Solovki
Elvira Navarro
Hay lugares que casi no existen, no sólo porque están en algún confín (¿pero qué sitio no es un confín de algún otro?), sino porque esconden nuestras vergüenzas. Todas las vergüenzas son idénticas. Da igual que hayan ocurrido en Ruanda, en Alemania, en una checa de Madrid o en Solovki. Me sorprende que haya quien establezca grados en el mal, como si el que se hizo en nombre de un supuesto bien fuera menos malo. Cada ideología —cada religión, cada secta— tiene sus justificaciones y hasta sus negaciones. Recuerdo una entrevista a Marguerite Duras que publicó la revista Quimera hace más de veinte años —entrevista que atesoré en mi fanatismo durasiano—, donde, tras hablar de su enrolamiento en el Partido Comunista Francés y de su posterior decepción, la autora se refería a toda doctrina como “la misma noche política”. Se me quedó grabada aquella designación, tan evocadora de todo el mal que somos capaces de hacer en nombre del bien.

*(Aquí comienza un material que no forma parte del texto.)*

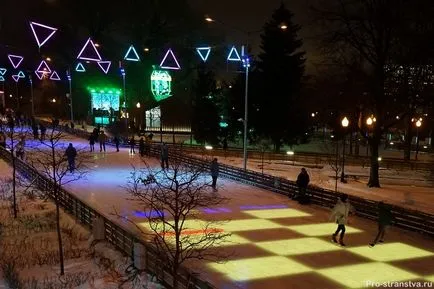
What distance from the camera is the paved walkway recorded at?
40.0 ft

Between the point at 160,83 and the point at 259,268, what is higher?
the point at 160,83

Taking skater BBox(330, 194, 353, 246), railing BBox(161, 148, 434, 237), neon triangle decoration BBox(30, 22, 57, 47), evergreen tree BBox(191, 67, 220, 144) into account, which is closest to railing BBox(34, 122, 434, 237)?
railing BBox(161, 148, 434, 237)

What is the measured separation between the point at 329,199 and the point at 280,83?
3172cm

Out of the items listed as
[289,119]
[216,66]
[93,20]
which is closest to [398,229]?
[289,119]

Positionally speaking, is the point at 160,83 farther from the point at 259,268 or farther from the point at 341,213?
the point at 259,268

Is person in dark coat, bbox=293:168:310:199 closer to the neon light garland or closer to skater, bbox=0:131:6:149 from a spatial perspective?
skater, bbox=0:131:6:149

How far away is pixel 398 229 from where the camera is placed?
17375mm

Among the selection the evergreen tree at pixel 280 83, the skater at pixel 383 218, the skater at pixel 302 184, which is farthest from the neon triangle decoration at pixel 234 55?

La misma noche política eran las palabras que resonaban en mi cabeza mientras recorría la exposición que acoge ahora mismo el Centro de Arte de Alcobendas con motivo de la edición de PHotoESPAÑA 2019, llamada Solovki y presentada como un proyecto de Juan Manuel Castro Prieto y Rafael Trapiello. Premio Nacional de Fotografía el primero y documentalista el segundo, el trabajo que han llevado a cabo en el archipiélago ruso de Solovetsky estremece. Estas islas, que están en el Mar Blanco, albergaron los monasterios homónimos. Más tarde, y por decreto de Lenin, el complejo ruso ortodoxo dedicado a la vida religiosa se convirtió en el campo de prisioneros que, según Solzhenitsyn, fue el modelo para el GULAG. En 1926 el campo de prisioneros se tornó prisión. Allí se refinaron las reglas para el Terror, que tiene otros nombres: racionalización del mantenimiento y manutención de los presos, por ejemplo. O ensayo de métodos de ejecución. La misma noche política.
En las imágenes de Castro Prieto y de Trapiello, fantasmagóricas algunas, hiperrealistas otras (el hiperrealismo es una modalidad de la fantasmagoría), hay un enorme silencio, como si nunca hubiera pasado nada allí, salvo el tiempo. Pero cada polo llama a su contrario, así que, junto al vacío y su condición espiritual —todo vacío obliga al desapego— late el fervor por imponer unos ideales, el ruido del fanático cargado de loables intenciones —de justificaciones para el mal—, el convencimiento vomitivo. El sueño de la razón produce monstruos, y se cometen las mayores injusticias en nombre de la justicia. La misma noche política.